[Цитируемый фрагмент]

========================================================================

Question

Система уравнений:

cos(y)*cos(x)=-0.25
tg(y)=ctg(x)

Буду очень признательна <3

Answer 1

Ответ:

$cosy \times cosx = - \frac{1}{4} \\ \frac{siny}{cosy} = \frac{cosx}{sinx} = > \\ sinx \times siny = - \frac{1}{4}$

$cosy \times cosx = - \frac{1}{4} \\ sinx \times siny = - \frac{1}{4} \\ cos(x + y) = - \frac{1}{4} - ( - \frac{1}{4} ) = 0 \\ x + y = \frac{\pi}{2} = > y = \frac{\pi}{2} - x$

$cos( \frac{\pi}{2} - x) \times cosx = - \frac{1}{4} \\ 2(cosx \times sinx) =2 \times ( - \frac{1}{4} ) \\ sin2x = - \frac{1}{2} \\ 2x = - \frac{\pi}{6} \\ x = - \frac{\pi}{12} \\ y = \frac{\pi}{2} + \frac{\pi}{12} = \frac{7\pi}{12}$

$x = - \frac{\pi}{12} \\ y = \frac{7\pi}{12}$

========================================================================

(Выдержки из набора данных о пространственном мышлении)
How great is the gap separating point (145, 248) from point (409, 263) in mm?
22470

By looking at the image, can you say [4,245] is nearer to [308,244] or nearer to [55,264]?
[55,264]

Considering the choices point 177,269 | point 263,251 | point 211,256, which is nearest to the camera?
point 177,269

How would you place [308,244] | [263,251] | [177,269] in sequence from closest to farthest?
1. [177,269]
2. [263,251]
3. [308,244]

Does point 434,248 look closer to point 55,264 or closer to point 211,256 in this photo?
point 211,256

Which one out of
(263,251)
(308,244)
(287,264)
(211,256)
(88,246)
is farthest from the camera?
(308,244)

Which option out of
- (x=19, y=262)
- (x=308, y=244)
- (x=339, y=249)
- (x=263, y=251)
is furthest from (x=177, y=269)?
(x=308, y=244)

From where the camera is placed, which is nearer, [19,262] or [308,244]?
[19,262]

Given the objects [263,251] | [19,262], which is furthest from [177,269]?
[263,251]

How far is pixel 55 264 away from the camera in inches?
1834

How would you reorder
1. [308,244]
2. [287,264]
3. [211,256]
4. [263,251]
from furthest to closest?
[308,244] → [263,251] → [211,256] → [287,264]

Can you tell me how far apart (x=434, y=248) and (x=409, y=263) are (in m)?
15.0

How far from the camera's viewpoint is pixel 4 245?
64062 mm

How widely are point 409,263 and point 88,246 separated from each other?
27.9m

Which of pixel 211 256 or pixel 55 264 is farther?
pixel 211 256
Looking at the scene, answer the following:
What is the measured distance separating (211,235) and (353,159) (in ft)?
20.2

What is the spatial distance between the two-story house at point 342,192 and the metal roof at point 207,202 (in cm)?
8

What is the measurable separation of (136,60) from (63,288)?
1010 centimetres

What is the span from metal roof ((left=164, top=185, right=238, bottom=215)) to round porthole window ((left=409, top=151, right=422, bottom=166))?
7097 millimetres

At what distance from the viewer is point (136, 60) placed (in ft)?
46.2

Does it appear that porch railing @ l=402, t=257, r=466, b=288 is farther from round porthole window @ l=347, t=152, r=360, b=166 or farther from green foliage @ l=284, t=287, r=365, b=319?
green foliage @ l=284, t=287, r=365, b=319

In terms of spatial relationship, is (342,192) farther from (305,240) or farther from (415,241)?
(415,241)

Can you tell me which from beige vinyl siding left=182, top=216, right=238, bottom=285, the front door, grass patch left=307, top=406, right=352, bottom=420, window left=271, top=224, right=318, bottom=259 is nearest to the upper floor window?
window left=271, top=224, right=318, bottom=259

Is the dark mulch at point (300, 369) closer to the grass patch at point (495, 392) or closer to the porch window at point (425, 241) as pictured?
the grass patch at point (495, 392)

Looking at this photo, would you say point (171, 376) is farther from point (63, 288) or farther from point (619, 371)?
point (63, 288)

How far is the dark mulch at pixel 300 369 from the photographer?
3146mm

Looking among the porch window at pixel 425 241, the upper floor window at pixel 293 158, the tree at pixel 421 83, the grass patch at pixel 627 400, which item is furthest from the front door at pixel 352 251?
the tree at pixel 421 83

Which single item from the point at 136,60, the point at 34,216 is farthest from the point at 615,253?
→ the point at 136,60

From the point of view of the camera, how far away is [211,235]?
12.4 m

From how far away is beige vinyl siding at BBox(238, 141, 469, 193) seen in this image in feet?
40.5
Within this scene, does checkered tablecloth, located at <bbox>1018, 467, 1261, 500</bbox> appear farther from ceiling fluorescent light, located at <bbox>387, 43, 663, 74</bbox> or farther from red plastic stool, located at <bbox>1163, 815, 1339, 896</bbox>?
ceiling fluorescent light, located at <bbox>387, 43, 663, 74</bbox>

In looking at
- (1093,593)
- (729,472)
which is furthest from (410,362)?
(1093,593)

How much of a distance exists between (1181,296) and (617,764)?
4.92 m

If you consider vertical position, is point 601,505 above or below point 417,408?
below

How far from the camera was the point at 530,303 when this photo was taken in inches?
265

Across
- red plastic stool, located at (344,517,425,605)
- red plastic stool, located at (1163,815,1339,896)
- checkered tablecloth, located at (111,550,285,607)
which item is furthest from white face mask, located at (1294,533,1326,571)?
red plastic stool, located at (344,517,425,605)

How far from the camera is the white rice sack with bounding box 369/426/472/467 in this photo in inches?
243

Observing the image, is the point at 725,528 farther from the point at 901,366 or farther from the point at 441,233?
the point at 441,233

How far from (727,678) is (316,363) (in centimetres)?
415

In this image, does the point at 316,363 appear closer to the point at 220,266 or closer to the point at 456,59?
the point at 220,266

========================================================================

[Письменное задание] Какое второе уравнение входит в систему из цитируемого фрагмента?

[Ожидаемый ответ] tg(y)=ctg(x)